As for what makes such an "artistic realm" attractive, I would like to explain my views using two outstanding figures as examples, one of them being Roger Ebert, of course. In my opinion, the most impressive aspect of Roger’s film reviews is the flexibility in their structures.
Each of the first paragraphs of his reviews vary greatly. In the first paragraph of his review for "Raise the Red Lantern," he directly compares the film to "The Woman of the Dunes" and emphasizes the theme of oppression in both. In the one for “The Rules of the Game”, he recounts his experience watching the film in a college film club， and in the one for “A Sunday in the Country”, he offers a recap of a specific story from the film (All examples mentioned above are from his publication “The Great Moives”）. Additionally, the introductions and interpretations of films can appear at any parts in his articles, at the beginning, middle, or end. It’s light and enjoyable reading his works. I can even feel his mood while writing. Only someone who is passionate about movies and possesses a strong command of language can craft such reviews.
In addition to flexibility, his choice of words is precise, rigorous, and not intentionally flashy. For instance, in his brief review of "Bonnie and Clyde," he describes it as "a milestone in the history of American movies, a work of truth and brilliance. It is also pitilessly cruel, filled with sympathy, nauseating, funny, heartbreaking, and astonishingly beautiful. The fact that the story is set 35 years ago doesn't matter. It had to be set sometime, but it was made now and it's about us." The first two sentences demonstrate accurate expression, while the last one conveys beauty and thoughtfulness without complex words.
These traits of Roger Ebert’s reviews simplify complex film concepts, making them easy to understand. The film reviews cater to the interests of both avid moviegoers and casual viewers alike. Additionally, technical aspects are seldom mentioned in the reviews, as emphasis is placed on emotions and themes conveyed by the films. He believes that the true essence of this art form lies in guiding the audience to contemplate life, emotions, and humanity. Consequently, the critiques not only offer analysis of the films themselves, but also explorations into the cultural and societal values they represent.
In short, his film reviews incorporate a great deal of literary and artistic elements, making them a form of cultural commentary that everyone can understand. In his own words, "I discovered there was nothing like drinking with a crowd to make you a member. I copied the idealism and cynicism of the reporters. I spoke like they did."
I would like to mention another example: Mei Xuefeng, an excellent film critic on Peliplat, whose style is completely different from Roger Ebert's. His reviews may not be easy to follow at first, but after careful reading, you can appreciate its unique thoughts. Mei Xuefeng has a talent for finding unexpected connections between different films. In his review of "Oppenheimer's Success and Failures," he highlights the common thread of Greek Tragedy and the filmmaker's technical prowess as if he comes from a background in science and engineering. In his analysis of "Afire: The Price of Art," he uncovers the shared theme of exploring the darker side of art, similar to that of "In the House." Mei Xuefeng's writing style reflects his profound intellectual insight.
They make me realize that film criticism is a form of artistic creation. It is not bound by a fixed format, allowing critics to express their opinions freely. The content of film criticism is diverse, and it does not require the author to have a professional understanding of films or any specific qualifications. The only requirement is to approach the evaluation of the film with seriousness and sincerity.
Through film criticism, we enhance the dignity of the art form of film.

§ TASK SET:
(A) In the passage on film criticism, to which film does Roger Ebert compare "Raise the Red Lantern" in the first paragraph of his review?
(B) Retype the portion of the passage on film criticism that opens with the words containing "They make me" and closes with "seriousness and sincerity.".

§ PROVIDED DATA:
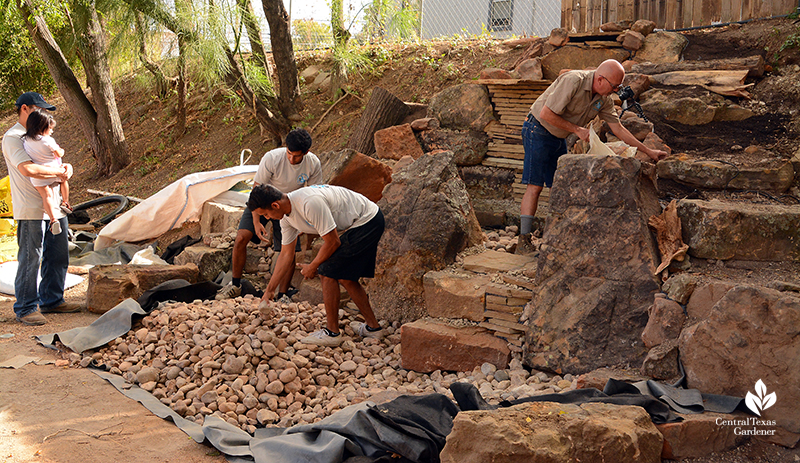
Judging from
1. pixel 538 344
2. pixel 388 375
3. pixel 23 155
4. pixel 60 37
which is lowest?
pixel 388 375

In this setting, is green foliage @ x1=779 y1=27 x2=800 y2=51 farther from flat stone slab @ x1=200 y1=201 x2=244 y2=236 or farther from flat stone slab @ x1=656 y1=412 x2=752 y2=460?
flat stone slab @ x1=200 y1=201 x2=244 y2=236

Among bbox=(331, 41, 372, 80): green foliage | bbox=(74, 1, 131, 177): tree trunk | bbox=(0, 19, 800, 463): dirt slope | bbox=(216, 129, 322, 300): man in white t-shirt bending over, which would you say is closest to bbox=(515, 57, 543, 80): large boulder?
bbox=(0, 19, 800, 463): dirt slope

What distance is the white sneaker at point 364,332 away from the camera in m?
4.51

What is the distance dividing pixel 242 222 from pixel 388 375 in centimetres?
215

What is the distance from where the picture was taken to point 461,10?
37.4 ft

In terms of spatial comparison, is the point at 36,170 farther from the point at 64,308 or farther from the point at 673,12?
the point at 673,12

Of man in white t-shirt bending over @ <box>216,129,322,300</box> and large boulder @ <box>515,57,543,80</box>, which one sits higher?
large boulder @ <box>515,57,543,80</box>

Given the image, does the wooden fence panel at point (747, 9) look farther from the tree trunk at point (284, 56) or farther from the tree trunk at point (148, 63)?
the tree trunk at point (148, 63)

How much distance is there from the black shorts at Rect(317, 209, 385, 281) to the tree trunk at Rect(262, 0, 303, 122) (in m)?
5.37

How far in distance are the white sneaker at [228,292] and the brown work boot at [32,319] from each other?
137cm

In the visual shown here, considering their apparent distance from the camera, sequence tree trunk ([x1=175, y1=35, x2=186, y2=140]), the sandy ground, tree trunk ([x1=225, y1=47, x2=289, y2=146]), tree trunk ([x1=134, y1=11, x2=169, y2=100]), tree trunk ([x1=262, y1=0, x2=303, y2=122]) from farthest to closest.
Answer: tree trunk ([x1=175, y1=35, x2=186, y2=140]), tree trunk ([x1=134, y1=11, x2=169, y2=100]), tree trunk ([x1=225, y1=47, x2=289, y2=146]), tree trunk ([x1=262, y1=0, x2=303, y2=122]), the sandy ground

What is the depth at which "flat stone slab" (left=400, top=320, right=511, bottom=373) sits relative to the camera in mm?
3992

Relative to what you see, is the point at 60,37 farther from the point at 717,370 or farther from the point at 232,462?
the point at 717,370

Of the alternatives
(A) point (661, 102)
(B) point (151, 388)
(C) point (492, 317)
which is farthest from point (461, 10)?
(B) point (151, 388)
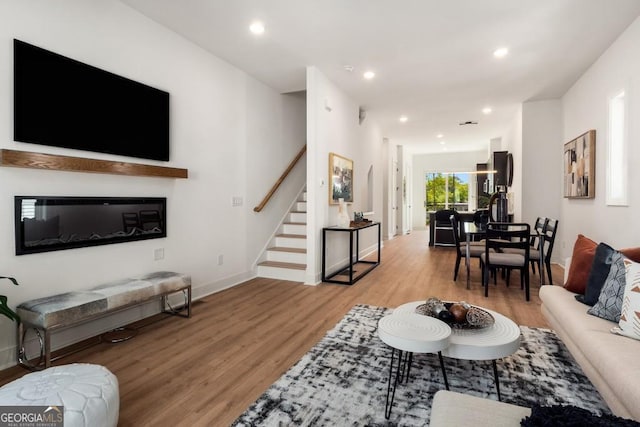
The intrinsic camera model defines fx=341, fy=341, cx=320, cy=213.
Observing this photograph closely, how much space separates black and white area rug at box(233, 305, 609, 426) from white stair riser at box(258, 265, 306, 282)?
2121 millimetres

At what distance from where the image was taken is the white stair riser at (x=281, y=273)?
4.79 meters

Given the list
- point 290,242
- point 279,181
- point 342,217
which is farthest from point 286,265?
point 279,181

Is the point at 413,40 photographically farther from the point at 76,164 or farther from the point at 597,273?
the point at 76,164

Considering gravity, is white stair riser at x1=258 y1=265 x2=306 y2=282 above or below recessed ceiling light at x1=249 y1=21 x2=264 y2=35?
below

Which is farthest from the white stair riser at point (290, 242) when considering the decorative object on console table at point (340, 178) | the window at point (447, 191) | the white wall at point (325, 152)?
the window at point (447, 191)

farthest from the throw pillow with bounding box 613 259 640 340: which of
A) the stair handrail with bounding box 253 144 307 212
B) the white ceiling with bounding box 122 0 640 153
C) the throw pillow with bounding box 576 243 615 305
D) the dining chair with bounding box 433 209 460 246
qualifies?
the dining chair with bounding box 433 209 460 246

§ ANSWERS IN ORDER:
(A) "The Woman of the Dunes"

(B)
They make me realize that film criticism is a form of artistic creation. It is not bound by a fixed format, allowing critics to express their opinions freely. The content of film criticism is diverse, and it does not require the author to have a professional understanding of films or any specific qualifications. The only requirement is to approach the evaluation of the film with seriousness and sincerity.